(Beginning of Dataset records)
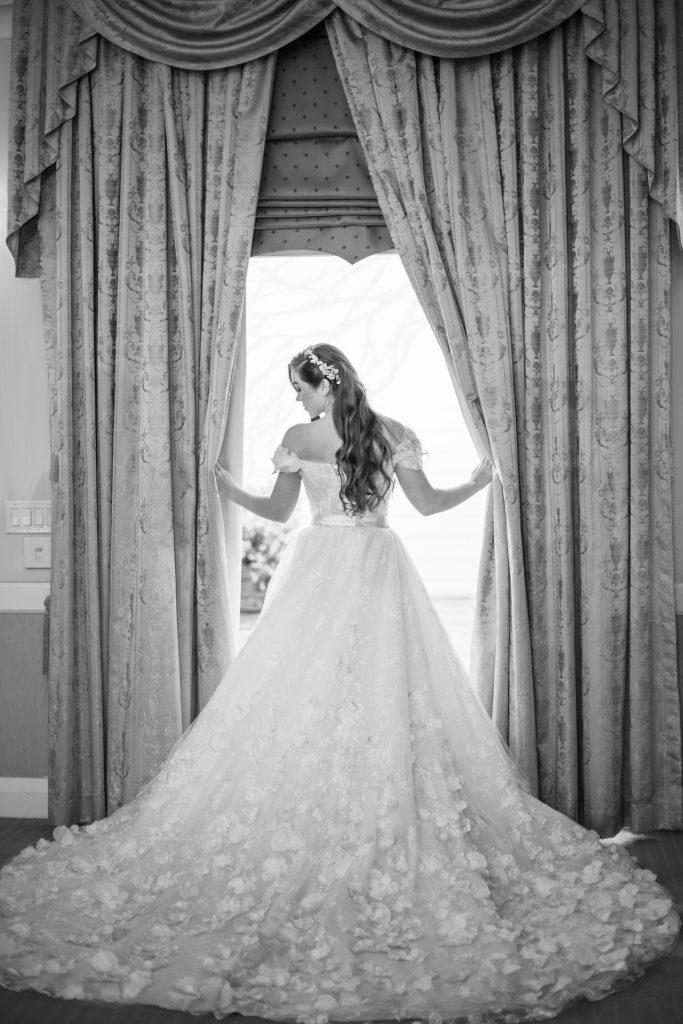 bride at the one event venue los angeles ca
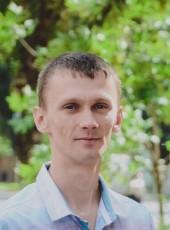 Maks, 32, Russia, Dmitrov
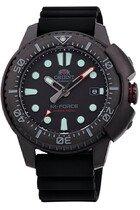 Zegarek męski Orient M-Force RA-AC0L03B00B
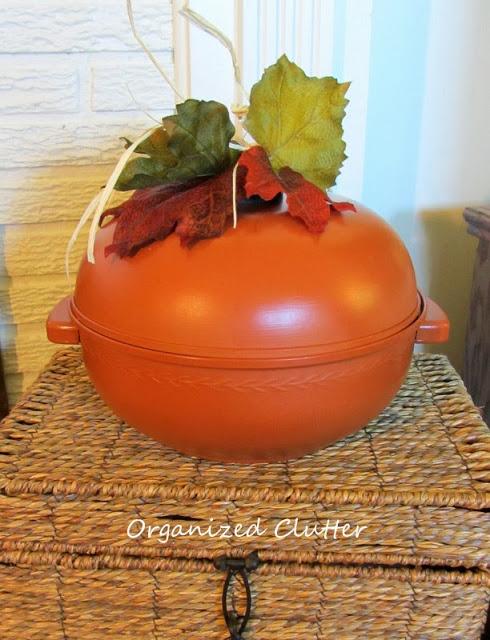 Bun warmer pumpkin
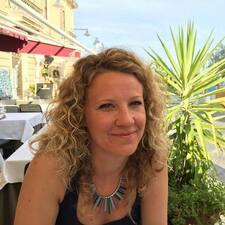 Beáta Katalin felhasználói profilja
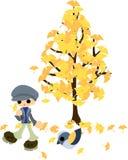 Unter dem Baum von Ginkgo Lizenzfreie Stockfotografie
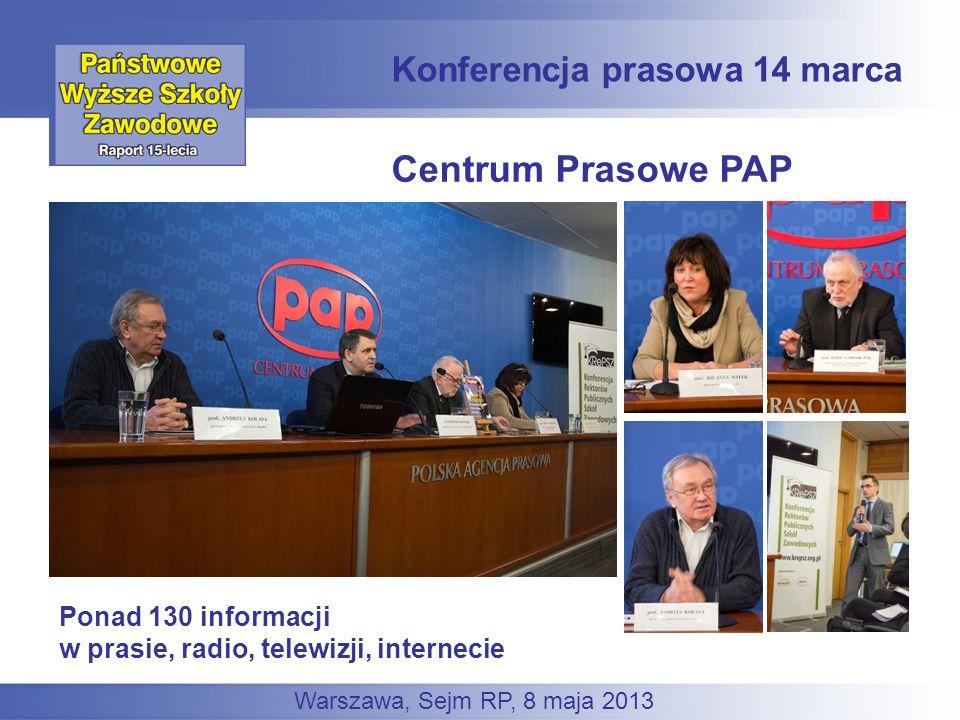 Centrum Prasowe PAP Konferencja prasowa 14 marca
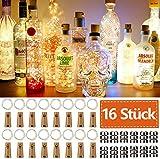 16 Stück Flaschen-Licht JRing 20 LEDs 2M Flaschenlicht Warmweiß...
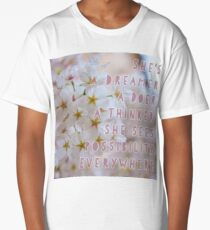 She's a Dreamer, a Doer, a Thinker Long T-Shirt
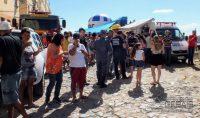 ação-civico-social-em-barbacena-23pg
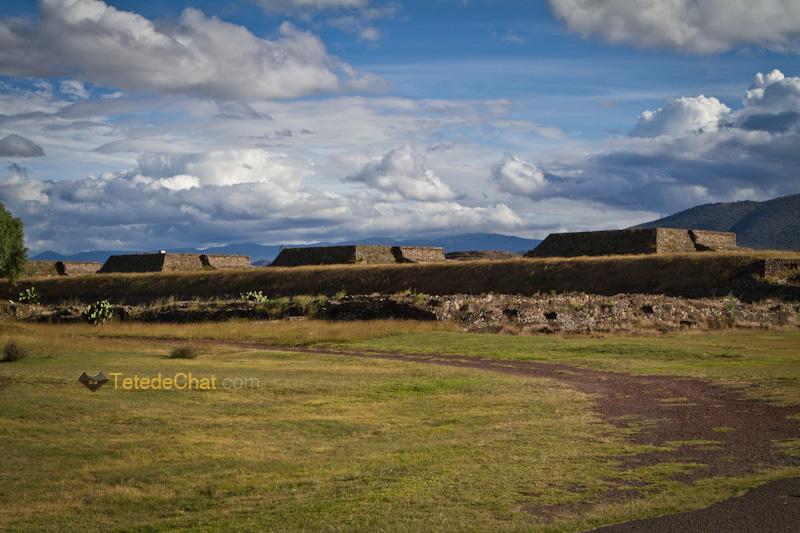 Teotihuacan_plateformes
(End of Dataset records)
Skipping any pictures, copy the line that holds "Centrum Prasowe PAP" and each line after it through the last line of the records, unchanged, and no other lines.

 Centrum Prasowe PAP Konferencja prasowa 14 marca
 16 Stück Flaschen-Licht JRing 20 LEDs 2M Flaschenlicht Warmweiß...
 She's a Dreamer, a Doer, a Thinker Long T-Shirt
 ação-civico-social-em-barbacena-23pg
 Teotihuacan_plateformes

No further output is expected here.